Detection rules are data, not code. Each tool is defined in a TOML file under knowledge/, organized by ecosystem. Adding a new tool is a single TOML file with no Go code changes.
[tool]
name = "RSpec"
category = "test"
default = true
homepage = "https://rspec.info"
description = "BDD testing framework for Ruby"
[detect]
files = ["spec/", ".rspec"]
dependencies = ["rspec", "rspec-core"]
[commands]
run = "bundle exec rspec"
alternatives = ["rake spec", "rspec"]
[config]
files = [".rspec", "spec/spec_helper.rb"]The default = true flag marks a tool as the canonical choice for its category in that ecosystem. The brief missing command uses this to suggest the right tool when a category is absent.
Detection uses five primitives: file/directory presence, dependency names from parsed manifests, file content matching, structured key existence (JSON/TOML), and ecosystem filtering to prevent cross-language false positives.

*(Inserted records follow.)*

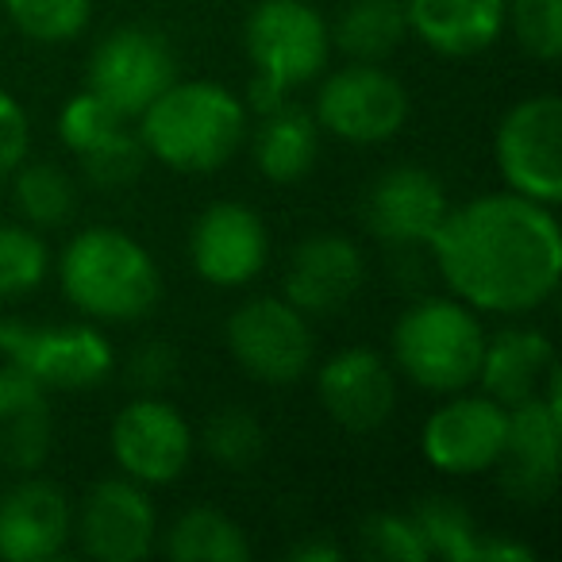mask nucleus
Wrapping results in <instances>:
<instances>
[{
	"mask_svg": "<svg viewBox=\"0 0 562 562\" xmlns=\"http://www.w3.org/2000/svg\"><path fill=\"white\" fill-rule=\"evenodd\" d=\"M255 86L285 97L290 89L321 78L331 55V32L305 0H262L243 27Z\"/></svg>",
	"mask_w": 562,
	"mask_h": 562,
	"instance_id": "obj_5",
	"label": "nucleus"
},
{
	"mask_svg": "<svg viewBox=\"0 0 562 562\" xmlns=\"http://www.w3.org/2000/svg\"><path fill=\"white\" fill-rule=\"evenodd\" d=\"M127 116H120L112 104H104L97 93H78L74 101H66V109L58 112V139L63 147H70L81 162L104 155L109 147L127 139Z\"/></svg>",
	"mask_w": 562,
	"mask_h": 562,
	"instance_id": "obj_26",
	"label": "nucleus"
},
{
	"mask_svg": "<svg viewBox=\"0 0 562 562\" xmlns=\"http://www.w3.org/2000/svg\"><path fill=\"white\" fill-rule=\"evenodd\" d=\"M227 347L250 378L266 385H293L313 367V328L285 297H258L227 321Z\"/></svg>",
	"mask_w": 562,
	"mask_h": 562,
	"instance_id": "obj_7",
	"label": "nucleus"
},
{
	"mask_svg": "<svg viewBox=\"0 0 562 562\" xmlns=\"http://www.w3.org/2000/svg\"><path fill=\"white\" fill-rule=\"evenodd\" d=\"M166 551L178 562H243L250 559V543L232 516L216 508H189L166 536Z\"/></svg>",
	"mask_w": 562,
	"mask_h": 562,
	"instance_id": "obj_25",
	"label": "nucleus"
},
{
	"mask_svg": "<svg viewBox=\"0 0 562 562\" xmlns=\"http://www.w3.org/2000/svg\"><path fill=\"white\" fill-rule=\"evenodd\" d=\"M447 193L436 173L420 166H393L370 186L367 224L385 243H431L436 227L447 216Z\"/></svg>",
	"mask_w": 562,
	"mask_h": 562,
	"instance_id": "obj_16",
	"label": "nucleus"
},
{
	"mask_svg": "<svg viewBox=\"0 0 562 562\" xmlns=\"http://www.w3.org/2000/svg\"><path fill=\"white\" fill-rule=\"evenodd\" d=\"M316 155H321V132L305 109L281 104V109L266 112L255 135V162L266 178L278 186L301 181L316 166Z\"/></svg>",
	"mask_w": 562,
	"mask_h": 562,
	"instance_id": "obj_23",
	"label": "nucleus"
},
{
	"mask_svg": "<svg viewBox=\"0 0 562 562\" xmlns=\"http://www.w3.org/2000/svg\"><path fill=\"white\" fill-rule=\"evenodd\" d=\"M505 24H513L520 47L539 63L562 55V0H508Z\"/></svg>",
	"mask_w": 562,
	"mask_h": 562,
	"instance_id": "obj_32",
	"label": "nucleus"
},
{
	"mask_svg": "<svg viewBox=\"0 0 562 562\" xmlns=\"http://www.w3.org/2000/svg\"><path fill=\"white\" fill-rule=\"evenodd\" d=\"M405 120V86L393 74L378 70V63H355L347 70H336L316 97V124L336 139L359 143V147L393 139Z\"/></svg>",
	"mask_w": 562,
	"mask_h": 562,
	"instance_id": "obj_10",
	"label": "nucleus"
},
{
	"mask_svg": "<svg viewBox=\"0 0 562 562\" xmlns=\"http://www.w3.org/2000/svg\"><path fill=\"white\" fill-rule=\"evenodd\" d=\"M9 20L35 43H66L86 32L93 0H4Z\"/></svg>",
	"mask_w": 562,
	"mask_h": 562,
	"instance_id": "obj_30",
	"label": "nucleus"
},
{
	"mask_svg": "<svg viewBox=\"0 0 562 562\" xmlns=\"http://www.w3.org/2000/svg\"><path fill=\"white\" fill-rule=\"evenodd\" d=\"M112 454L132 482L170 485L193 459V431L170 401L139 397L112 420Z\"/></svg>",
	"mask_w": 562,
	"mask_h": 562,
	"instance_id": "obj_12",
	"label": "nucleus"
},
{
	"mask_svg": "<svg viewBox=\"0 0 562 562\" xmlns=\"http://www.w3.org/2000/svg\"><path fill=\"white\" fill-rule=\"evenodd\" d=\"M551 367H554V347L543 331L508 328L501 336L485 339L477 382L485 385V397L501 401L508 408L536 397L539 382L551 374Z\"/></svg>",
	"mask_w": 562,
	"mask_h": 562,
	"instance_id": "obj_22",
	"label": "nucleus"
},
{
	"mask_svg": "<svg viewBox=\"0 0 562 562\" xmlns=\"http://www.w3.org/2000/svg\"><path fill=\"white\" fill-rule=\"evenodd\" d=\"M508 408L493 397H454L424 424V459L443 474H482L493 470L505 447Z\"/></svg>",
	"mask_w": 562,
	"mask_h": 562,
	"instance_id": "obj_13",
	"label": "nucleus"
},
{
	"mask_svg": "<svg viewBox=\"0 0 562 562\" xmlns=\"http://www.w3.org/2000/svg\"><path fill=\"white\" fill-rule=\"evenodd\" d=\"M413 524L420 531L428 554H443L451 562H474L477 528L474 516L451 497H428L413 513Z\"/></svg>",
	"mask_w": 562,
	"mask_h": 562,
	"instance_id": "obj_29",
	"label": "nucleus"
},
{
	"mask_svg": "<svg viewBox=\"0 0 562 562\" xmlns=\"http://www.w3.org/2000/svg\"><path fill=\"white\" fill-rule=\"evenodd\" d=\"M482 559V562H501V559H508V562H528L531 559V547H524V543H505V539H482L477 536V547H474V562Z\"/></svg>",
	"mask_w": 562,
	"mask_h": 562,
	"instance_id": "obj_36",
	"label": "nucleus"
},
{
	"mask_svg": "<svg viewBox=\"0 0 562 562\" xmlns=\"http://www.w3.org/2000/svg\"><path fill=\"white\" fill-rule=\"evenodd\" d=\"M270 255V235L255 209L220 201L201 212L189 239L193 270L212 285H247L262 273Z\"/></svg>",
	"mask_w": 562,
	"mask_h": 562,
	"instance_id": "obj_15",
	"label": "nucleus"
},
{
	"mask_svg": "<svg viewBox=\"0 0 562 562\" xmlns=\"http://www.w3.org/2000/svg\"><path fill=\"white\" fill-rule=\"evenodd\" d=\"M50 270V250L40 239V227L0 224V301L27 297L40 290Z\"/></svg>",
	"mask_w": 562,
	"mask_h": 562,
	"instance_id": "obj_28",
	"label": "nucleus"
},
{
	"mask_svg": "<svg viewBox=\"0 0 562 562\" xmlns=\"http://www.w3.org/2000/svg\"><path fill=\"white\" fill-rule=\"evenodd\" d=\"M362 278H367V266H362V255L351 239L313 235L290 258L285 301L305 316H328L362 290Z\"/></svg>",
	"mask_w": 562,
	"mask_h": 562,
	"instance_id": "obj_19",
	"label": "nucleus"
},
{
	"mask_svg": "<svg viewBox=\"0 0 562 562\" xmlns=\"http://www.w3.org/2000/svg\"><path fill=\"white\" fill-rule=\"evenodd\" d=\"M543 397H528L508 405L505 447H501V485L516 501H547L559 482V447H562V408H559V370L543 378Z\"/></svg>",
	"mask_w": 562,
	"mask_h": 562,
	"instance_id": "obj_11",
	"label": "nucleus"
},
{
	"mask_svg": "<svg viewBox=\"0 0 562 562\" xmlns=\"http://www.w3.org/2000/svg\"><path fill=\"white\" fill-rule=\"evenodd\" d=\"M485 331L459 301L431 297L401 313L393 328V359L428 393H462L477 382Z\"/></svg>",
	"mask_w": 562,
	"mask_h": 562,
	"instance_id": "obj_4",
	"label": "nucleus"
},
{
	"mask_svg": "<svg viewBox=\"0 0 562 562\" xmlns=\"http://www.w3.org/2000/svg\"><path fill=\"white\" fill-rule=\"evenodd\" d=\"M497 166L508 189L547 209L562 201V101L528 97L497 127Z\"/></svg>",
	"mask_w": 562,
	"mask_h": 562,
	"instance_id": "obj_8",
	"label": "nucleus"
},
{
	"mask_svg": "<svg viewBox=\"0 0 562 562\" xmlns=\"http://www.w3.org/2000/svg\"><path fill=\"white\" fill-rule=\"evenodd\" d=\"M16 209L32 227H63L74 212V186L55 162L16 166Z\"/></svg>",
	"mask_w": 562,
	"mask_h": 562,
	"instance_id": "obj_27",
	"label": "nucleus"
},
{
	"mask_svg": "<svg viewBox=\"0 0 562 562\" xmlns=\"http://www.w3.org/2000/svg\"><path fill=\"white\" fill-rule=\"evenodd\" d=\"M508 0H405L408 32L447 58L482 55L501 40Z\"/></svg>",
	"mask_w": 562,
	"mask_h": 562,
	"instance_id": "obj_21",
	"label": "nucleus"
},
{
	"mask_svg": "<svg viewBox=\"0 0 562 562\" xmlns=\"http://www.w3.org/2000/svg\"><path fill=\"white\" fill-rule=\"evenodd\" d=\"M316 390H321V405L328 408V416L347 431L382 428L397 405V385H393L390 367L367 347L331 355L321 367Z\"/></svg>",
	"mask_w": 562,
	"mask_h": 562,
	"instance_id": "obj_17",
	"label": "nucleus"
},
{
	"mask_svg": "<svg viewBox=\"0 0 562 562\" xmlns=\"http://www.w3.org/2000/svg\"><path fill=\"white\" fill-rule=\"evenodd\" d=\"M70 501L58 485L43 477L12 485L0 497V559L9 562H47L70 539Z\"/></svg>",
	"mask_w": 562,
	"mask_h": 562,
	"instance_id": "obj_18",
	"label": "nucleus"
},
{
	"mask_svg": "<svg viewBox=\"0 0 562 562\" xmlns=\"http://www.w3.org/2000/svg\"><path fill=\"white\" fill-rule=\"evenodd\" d=\"M173 374H178V355H173L170 344H143L127 362V378L147 393L170 385Z\"/></svg>",
	"mask_w": 562,
	"mask_h": 562,
	"instance_id": "obj_35",
	"label": "nucleus"
},
{
	"mask_svg": "<svg viewBox=\"0 0 562 562\" xmlns=\"http://www.w3.org/2000/svg\"><path fill=\"white\" fill-rule=\"evenodd\" d=\"M55 443L47 390L20 367H0V467L32 474Z\"/></svg>",
	"mask_w": 562,
	"mask_h": 562,
	"instance_id": "obj_20",
	"label": "nucleus"
},
{
	"mask_svg": "<svg viewBox=\"0 0 562 562\" xmlns=\"http://www.w3.org/2000/svg\"><path fill=\"white\" fill-rule=\"evenodd\" d=\"M408 16L401 0H355L339 16L331 43L355 63H382L405 43Z\"/></svg>",
	"mask_w": 562,
	"mask_h": 562,
	"instance_id": "obj_24",
	"label": "nucleus"
},
{
	"mask_svg": "<svg viewBox=\"0 0 562 562\" xmlns=\"http://www.w3.org/2000/svg\"><path fill=\"white\" fill-rule=\"evenodd\" d=\"M0 355L32 374L43 390H93L116 367L112 344L89 324L32 328L20 321H0Z\"/></svg>",
	"mask_w": 562,
	"mask_h": 562,
	"instance_id": "obj_6",
	"label": "nucleus"
},
{
	"mask_svg": "<svg viewBox=\"0 0 562 562\" xmlns=\"http://www.w3.org/2000/svg\"><path fill=\"white\" fill-rule=\"evenodd\" d=\"M27 143H32V132H27L24 109L9 89H0V181L16 173V166L27 158Z\"/></svg>",
	"mask_w": 562,
	"mask_h": 562,
	"instance_id": "obj_34",
	"label": "nucleus"
},
{
	"mask_svg": "<svg viewBox=\"0 0 562 562\" xmlns=\"http://www.w3.org/2000/svg\"><path fill=\"white\" fill-rule=\"evenodd\" d=\"M173 81H178V58L166 35L150 27H116L97 43L89 58V93H97L127 120H139L143 109Z\"/></svg>",
	"mask_w": 562,
	"mask_h": 562,
	"instance_id": "obj_9",
	"label": "nucleus"
},
{
	"mask_svg": "<svg viewBox=\"0 0 562 562\" xmlns=\"http://www.w3.org/2000/svg\"><path fill=\"white\" fill-rule=\"evenodd\" d=\"M362 543H367L370 554L390 559V562H428L431 559L420 531H416L413 516H401V513L370 516V520L362 524Z\"/></svg>",
	"mask_w": 562,
	"mask_h": 562,
	"instance_id": "obj_33",
	"label": "nucleus"
},
{
	"mask_svg": "<svg viewBox=\"0 0 562 562\" xmlns=\"http://www.w3.org/2000/svg\"><path fill=\"white\" fill-rule=\"evenodd\" d=\"M78 536L101 562H139L155 551L158 513L147 490L132 477H109L89 490L81 505Z\"/></svg>",
	"mask_w": 562,
	"mask_h": 562,
	"instance_id": "obj_14",
	"label": "nucleus"
},
{
	"mask_svg": "<svg viewBox=\"0 0 562 562\" xmlns=\"http://www.w3.org/2000/svg\"><path fill=\"white\" fill-rule=\"evenodd\" d=\"M247 109L216 81H173L143 109L139 143L178 173H212L239 150Z\"/></svg>",
	"mask_w": 562,
	"mask_h": 562,
	"instance_id": "obj_2",
	"label": "nucleus"
},
{
	"mask_svg": "<svg viewBox=\"0 0 562 562\" xmlns=\"http://www.w3.org/2000/svg\"><path fill=\"white\" fill-rule=\"evenodd\" d=\"M58 281L78 313L93 321H143L162 297V273L139 239L116 227H89L58 255Z\"/></svg>",
	"mask_w": 562,
	"mask_h": 562,
	"instance_id": "obj_3",
	"label": "nucleus"
},
{
	"mask_svg": "<svg viewBox=\"0 0 562 562\" xmlns=\"http://www.w3.org/2000/svg\"><path fill=\"white\" fill-rule=\"evenodd\" d=\"M290 559L293 562H339V547L336 543H316V539H308V543L293 547Z\"/></svg>",
	"mask_w": 562,
	"mask_h": 562,
	"instance_id": "obj_37",
	"label": "nucleus"
},
{
	"mask_svg": "<svg viewBox=\"0 0 562 562\" xmlns=\"http://www.w3.org/2000/svg\"><path fill=\"white\" fill-rule=\"evenodd\" d=\"M431 250L454 297L482 313H531L562 278L554 212L520 193H485L447 209Z\"/></svg>",
	"mask_w": 562,
	"mask_h": 562,
	"instance_id": "obj_1",
	"label": "nucleus"
},
{
	"mask_svg": "<svg viewBox=\"0 0 562 562\" xmlns=\"http://www.w3.org/2000/svg\"><path fill=\"white\" fill-rule=\"evenodd\" d=\"M204 451L220 462V467L247 470L250 462H258L266 447V431L247 408H220L204 428Z\"/></svg>",
	"mask_w": 562,
	"mask_h": 562,
	"instance_id": "obj_31",
	"label": "nucleus"
}]
</instances>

The detection engine, knowledge base, and reporters are separate Go packages. Import them directly instead of shelling out to the binary:
import (
"github.com/git-pkgs/brief"
"github.com/git-pkgs/brief/kb"
"github.com/git-pkgs/brief/detect"
"github.com/git-pkgs/brief/report"
)
knowledgeBase, _ := kb.Load(brief.KnowledgeFS)
engine := detect.New(knowledgeBase, "/path/to/project")
r, _ := engine.Run()
report.JSON(os.Stdout, r)Adding a new tool: create a TOML file in the appropriate ecosystem directory under knowledge/, add test fixtures in testdata/, run go test ./....
Adding a new ecosystem: create a directory under knowledge/, add language.toml plus at least a package manager, test framework, and linter.
See CONTRIBUTING.md for detection primitives and category definitions.